WHAT YOU HAVE TO DO: Extract each line of the data and write it out again exactly.

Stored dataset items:
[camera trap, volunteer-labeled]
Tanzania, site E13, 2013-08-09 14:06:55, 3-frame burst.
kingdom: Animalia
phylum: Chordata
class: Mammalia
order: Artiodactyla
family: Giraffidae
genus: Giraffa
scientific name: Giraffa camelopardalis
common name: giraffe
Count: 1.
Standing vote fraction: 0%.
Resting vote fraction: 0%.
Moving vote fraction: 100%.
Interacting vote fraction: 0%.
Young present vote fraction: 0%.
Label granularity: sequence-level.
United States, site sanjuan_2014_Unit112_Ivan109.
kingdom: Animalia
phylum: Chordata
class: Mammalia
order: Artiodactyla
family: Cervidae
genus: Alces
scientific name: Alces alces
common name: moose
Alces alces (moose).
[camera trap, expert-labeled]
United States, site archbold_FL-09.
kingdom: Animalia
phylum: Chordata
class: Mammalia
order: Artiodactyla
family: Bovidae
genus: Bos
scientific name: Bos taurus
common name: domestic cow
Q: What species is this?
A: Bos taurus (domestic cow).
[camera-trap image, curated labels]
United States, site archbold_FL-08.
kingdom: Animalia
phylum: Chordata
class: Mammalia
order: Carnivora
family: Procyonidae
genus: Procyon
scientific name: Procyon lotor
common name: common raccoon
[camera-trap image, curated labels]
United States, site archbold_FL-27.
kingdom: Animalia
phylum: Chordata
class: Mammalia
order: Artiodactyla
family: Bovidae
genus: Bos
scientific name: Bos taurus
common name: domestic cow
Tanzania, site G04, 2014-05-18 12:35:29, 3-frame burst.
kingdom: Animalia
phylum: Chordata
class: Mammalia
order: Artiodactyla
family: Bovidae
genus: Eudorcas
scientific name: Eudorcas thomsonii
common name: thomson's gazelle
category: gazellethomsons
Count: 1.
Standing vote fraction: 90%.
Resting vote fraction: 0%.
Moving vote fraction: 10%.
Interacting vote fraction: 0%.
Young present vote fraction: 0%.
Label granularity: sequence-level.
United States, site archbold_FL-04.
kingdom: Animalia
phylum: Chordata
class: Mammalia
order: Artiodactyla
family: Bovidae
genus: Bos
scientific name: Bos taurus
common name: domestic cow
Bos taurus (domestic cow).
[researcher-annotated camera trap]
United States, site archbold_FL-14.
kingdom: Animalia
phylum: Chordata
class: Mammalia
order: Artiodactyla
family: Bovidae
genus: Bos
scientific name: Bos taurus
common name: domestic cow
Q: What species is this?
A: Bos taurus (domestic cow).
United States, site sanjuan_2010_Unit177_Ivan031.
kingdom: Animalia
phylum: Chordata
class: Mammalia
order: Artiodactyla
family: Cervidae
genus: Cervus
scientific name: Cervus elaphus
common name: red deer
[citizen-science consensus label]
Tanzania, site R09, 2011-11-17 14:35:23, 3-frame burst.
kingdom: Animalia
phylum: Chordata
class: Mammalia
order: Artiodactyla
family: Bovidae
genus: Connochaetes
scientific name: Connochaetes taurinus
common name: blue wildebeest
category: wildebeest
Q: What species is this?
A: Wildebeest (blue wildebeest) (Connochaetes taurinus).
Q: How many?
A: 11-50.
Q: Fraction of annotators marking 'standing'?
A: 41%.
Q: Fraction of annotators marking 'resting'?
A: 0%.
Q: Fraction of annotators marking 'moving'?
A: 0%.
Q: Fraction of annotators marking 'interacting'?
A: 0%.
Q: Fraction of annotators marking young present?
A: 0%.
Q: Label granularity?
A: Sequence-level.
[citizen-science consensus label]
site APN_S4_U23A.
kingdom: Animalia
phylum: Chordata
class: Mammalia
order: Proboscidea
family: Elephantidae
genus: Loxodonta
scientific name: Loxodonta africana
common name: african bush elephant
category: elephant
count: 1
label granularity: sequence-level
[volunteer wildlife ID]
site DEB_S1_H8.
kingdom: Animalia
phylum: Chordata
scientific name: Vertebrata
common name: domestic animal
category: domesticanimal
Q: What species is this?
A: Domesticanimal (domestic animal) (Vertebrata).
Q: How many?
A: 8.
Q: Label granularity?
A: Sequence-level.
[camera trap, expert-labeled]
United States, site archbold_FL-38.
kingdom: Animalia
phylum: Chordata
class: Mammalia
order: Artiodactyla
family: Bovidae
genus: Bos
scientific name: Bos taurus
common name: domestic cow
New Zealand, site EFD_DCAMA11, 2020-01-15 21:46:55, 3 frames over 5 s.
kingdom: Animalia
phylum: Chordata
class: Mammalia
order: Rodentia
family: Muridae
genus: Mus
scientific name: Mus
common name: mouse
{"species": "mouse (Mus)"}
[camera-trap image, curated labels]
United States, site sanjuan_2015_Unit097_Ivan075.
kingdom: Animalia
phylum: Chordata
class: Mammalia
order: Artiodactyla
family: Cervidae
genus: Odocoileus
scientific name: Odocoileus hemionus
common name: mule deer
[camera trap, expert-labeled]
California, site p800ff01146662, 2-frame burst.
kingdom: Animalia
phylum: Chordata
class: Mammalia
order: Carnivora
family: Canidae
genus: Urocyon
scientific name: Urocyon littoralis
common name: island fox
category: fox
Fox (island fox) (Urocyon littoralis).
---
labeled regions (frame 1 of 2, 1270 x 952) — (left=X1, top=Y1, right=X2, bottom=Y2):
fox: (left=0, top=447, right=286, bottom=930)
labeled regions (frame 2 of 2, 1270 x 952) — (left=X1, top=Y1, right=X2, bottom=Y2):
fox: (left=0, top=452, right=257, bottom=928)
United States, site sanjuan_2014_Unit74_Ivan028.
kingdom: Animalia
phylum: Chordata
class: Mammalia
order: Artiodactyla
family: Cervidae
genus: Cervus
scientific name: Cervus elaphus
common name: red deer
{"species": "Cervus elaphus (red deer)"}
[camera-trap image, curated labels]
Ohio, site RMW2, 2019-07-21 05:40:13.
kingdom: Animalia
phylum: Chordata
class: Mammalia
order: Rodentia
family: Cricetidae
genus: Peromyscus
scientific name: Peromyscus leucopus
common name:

RESULT BELOW:
[camera trap, volunteer-labeled]
Tanzania, site E13, 2013-08-09 14:06:55, 3-frame burst.
kingdom: Animalia
phylum: Chordata
class: Mammalia
order: Artiodactyla
family: Giraffidae
genus: Giraffa
scientific name: Giraffa camelopardalis
common name: giraffe
Count: 1.
Standing vote fraction: 0%.
Resting vote fraction: 0%.
Moving vote fraction: 100%.
Interacting vote fraction: 0%.
Young present vote fraction: 0%.
Label granularity: sequence-level.
United States, site sanjuan_2014_Unit112_Ivan109.
kingdom: Animalia
phylum: Chordata
class: Mammalia
order: Artiodactyla
family: Cervidae
genus: Alces
scientific name: Alces alces
common name: moose
Alces alces (moose).
[camera trap, expert-labeled]
United States, site archbold_FL-09.
kingdom: Animalia
phylum: Chordata
class: Mammalia
order: Artiodactyla
family: Bovidae
genus: Bos
scientific name: Bos taurus
common name: domestic cow
Q: What species is this?
A: Bos taurus (domestic cow).
[camera-trap image, curated labels]
United States, site archbold_FL-08.
kingdom: Animalia
phylum: Chordata
class: Mammalia
order: Carnivora
family: Procyonidae
genus: Procyon
scientific name: Procyon lotor
common name: common raccoon
[camera-trap image, curated labels]
United States, site archbold_FL-27.
kingdom: Animalia
phylum: Chordata
class: Mammalia
order: Artiodactyla
family: Bovidae
genus: Bos
scientific name: Bos taurus
common name: domestic cow
Tanzania, site G04, 2014-05-18 12:35:29, 3-frame burst.
kingdom: Animalia
phylum: Chordata
class: Mammalia
order: Artiodactyla
family: Bovidae
genus: Eudorcas
scientific name: Eudorcas thomsonii
common name: thomson's gazelle
category: gazellethomsons
Count: 1.
Standing vote fraction: 90%.
Resting vote fraction: 0%.
Moving vote fraction: 10%.
Interacting vote fraction: 0%.
Young present vote fraction: 0%.
Label granularity: sequence-level.
United States, site archbold_FL-04.
kingdom: Animalia
phylum: Chordata
class: Mammalia
order: Artiodactyla
family: Bovidae
genus: Bos
scientific name: Bos taurus
common name: domestic cow
Bos taurus (domestic cow).
[researcher-annotated camera trap]
United States, site archbold_FL-14.
kingdom: Animalia
phylum: Chordata
class: Mammalia
order: Artiodactyla
family: Bovidae
genus: Bos
scientific name: Bos taurus
common name: domestic cow
Q: What species is this?
A: Bos taurus (domestic cow).
United States, site sanjuan_2010_Unit177_Ivan031.
kingdom: Animalia
phylum: Chordata
class: Mammalia
order: Artiodactyla
family: Cervidae
genus: Cervus
scientific name: Cervus elaphus
common name: red deer
[citizen-science consensus label]
Tanzania, site R09, 2011-11-17 14:35:23, 3-frame burst.
kingdom: Animalia
phylum: Chordata
class: Mammalia
order: Artiodactyla
family: Bovidae
genus: Connochaetes
scientific name: Connochaetes taurinus
common name: blue wildebeest
category: wildebeest
Q: What species is this?
A: Wildebeest (blue wildebeest) (Connochaetes taurinus).
Q: How many?
A: 11-50.
Q: Fraction of annotators marking 'standing'?
A: 41%.
Q: Fraction of annotators marking 'resting'?
A: 0%.
Q: Fraction of annotators marking 'moving'?
A: 0%.
Q: Fraction of annotators marking 'interacting'?
A: 0%.
Q: Fraction of annotators marking young present?
A: 0%.
Q: Label granularity?
A: Sequence-level.
[citizen-science consensus label]
site APN_S4_U23A.
kingdom: Animalia
phylum: Chordata
class: Mammalia
order: Proboscidea
family: Elephantidae
genus: Loxodonta
scientific name: Loxodonta africana
common name: african bush elephant
category: elephant
count: 1
label granularity: sequence-level
[volunteer wildlife ID]
site DEB_S1_H8.
kingdom: Animalia
phylum: Chordata
scientific name: Vertebrata
common name: domestic animal
category: domesticanimal
Q: What species is this?
A: Domesticanimal (domestic animal) (Vertebrata).
Q: How many?
A: 8.
Q: Label granularity?
A: Sequence-level.
[camera trap, expert-labeled]
United States, site archbold_FL-38.
kingdom: Animalia
phylum: Chordata
class: Mammalia
order: Artiodactyla
family: Bovidae
genus: Bos
scientific name: Bos taurus
common name: domestic cow
New Zealand, site EFD_DCAMA11, 2020-01-15 21:46:55, 3 frames over 5 s.
kingdom: Animalia
phylum: Chordata
class: Mammalia
order: Rodentia
family: Muridae
genus: Mus
scientific name: Mus
common name: mouse
{"species": "mouse (Mus)"}
[camera-trap image, curated labels]
United States, site sanjuan_2015_Unit097_Ivan075.
kingdom: Animalia
phylum: Chordata
class: Mammalia
order: Artiodactyla
family: Cervidae
genus: Odocoileus
scientific name: Odocoileus hemionus
common name: mule deer
[camera trap, expert-labeled]
California, site p800ff01146662, 2-frame burst.
kingdom: Animalia
phylum: Chordata
class: Mammalia
order: Carnivora
family: Canidae
genus: Urocyon
scientific name: Urocyon littoralis
common name: island fox
category: fox
Fox (island fox) (Urocyon littoralis).
---
labeled regions (frame 1 of 2, 1270 x 952) — (left=X1, top=Y1, right=X2, bottom=Y2):
fox: (left=0, top=447, right=286, bottom=930)
labeled regions (frame 2 of 2, 1270 x 952) — (left=X1, top=Y1, right=X2, bottom=Y2):
fox: (left=0, top=452, right=257, bottom=928)
United States, site sanjuan_2014_Unit74_Ivan028.
kingdom: Animalia
phylum: Chordata
class: Mammalia
order: Artiodactyla
family: Cervidae
genus: Cervus
scientific name: Cervus elaphus
common name: red deer
{"species": "Cervus elaphus (red deer)"}
[camera-trap image, curated labels]
Ohio, site RMW2, 2019-07-21 05:40:13.
kingdom: Animalia
phylum: Chordata
class: Mammalia
order: Rodentia
family: Cricetidae
genus: Peromyscus
scientific name: Peromyscus leucopus
common name:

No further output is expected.